Dopiero w TA poczułem ten wyższy poziom trudności i pozostawiłem miecz na plecach. Co jak co ale ta insta jest w moim odczuciu zupełnie anty-melee.

O tej stronce do szukania grup słyszałem, ale nie skorzystałem. Nawet na niej jak widzę niewiele osób poszukuje grupy na SE story. No i jestem leniwy =P

Tak czy inaczej mam nadzieje że Arena Net będzie nadal rozwijać grę i uzupełni interfejs o opcje szukania grup. Niby coś już jest w grze ale nie widziałem nikogo kto by z tego korzystał.

Link do komentarza
Udostępnij na innych stronach

Osobiście, bez gw2lfg nawet nie próbuję teraz szukać już żadnej grupy, chyba że zobaczę na czacie, że ktoś ludzi poszukuje. Zamiast się męczyć i nawoływać za ludźmi, wolę wejść na stronę i spojrzeć, na jakie instancje tworzone są drużyny - jeśli nie ma ogłoszenia, to w grze nawet nie szukam. Trochę szkoda czasu ^_^

Link do komentarza
Udostępnij na innych stronach

@Black Shadow

Wywalenie świętej trójcy właśnie zmieniło (a przynajmniej powinno) mechanikę starć z bossami. Brak dedykowanego healera, statsy do healowania skalują się tak marnie, że szkoda na nie miejsca w PvE. Brak dedykowanego tanka (chociaż tankować w starym stylu się da i do tego outhealować obrażenia... ). Wszyscy są dpsami z healem i kitowaniem. MUSI być zmiana w mechanice starć z bossami, które od czasu Everquesta, a może i Ultimy polegały na świętej trójcy i były szlifowane. Sęk w tym, że dla ANet to +1000% życia dla bossa i drugie tyle do obrażeń - świetne starcie z bossem. Brak autentycznie ciekawych starć, jakichś skomplikowanych walk.
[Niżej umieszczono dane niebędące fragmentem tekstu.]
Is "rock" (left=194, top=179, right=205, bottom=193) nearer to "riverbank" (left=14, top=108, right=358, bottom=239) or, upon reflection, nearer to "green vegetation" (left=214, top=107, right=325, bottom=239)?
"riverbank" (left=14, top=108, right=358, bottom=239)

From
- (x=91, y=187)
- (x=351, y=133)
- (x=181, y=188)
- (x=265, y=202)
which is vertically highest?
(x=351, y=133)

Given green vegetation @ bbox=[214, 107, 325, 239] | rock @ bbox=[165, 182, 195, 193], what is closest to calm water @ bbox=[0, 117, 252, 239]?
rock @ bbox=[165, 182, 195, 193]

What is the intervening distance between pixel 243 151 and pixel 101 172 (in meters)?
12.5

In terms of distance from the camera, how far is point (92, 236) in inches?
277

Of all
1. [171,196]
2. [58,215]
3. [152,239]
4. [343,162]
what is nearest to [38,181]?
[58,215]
Szczytem bezsensu jest dla mnie wodny fraktal gdzie przez 5-6 min jak kretyn się spamuje skille w bossa jak tylko z cd zejdą bo on w sumie... jest. I tyle. Nawet nie wiem czy on jakieś ataki przeprowadza poza pływaniem i spawnowaniem addów, które giną z miejsca. Ale ma kupę życia więc jest cacy, niech się gracze cieszą.

Obecnie mamy gigantyczny spam fest i przeważnie dps race - my bossa albo on nas. Zero finezji, taktyki. Na wysokich fractalach każdy biega jako glass canon bo z full tank setem ginie zamiast po jednym, to po dwóch ciosach. A obrażenia lecą w dół.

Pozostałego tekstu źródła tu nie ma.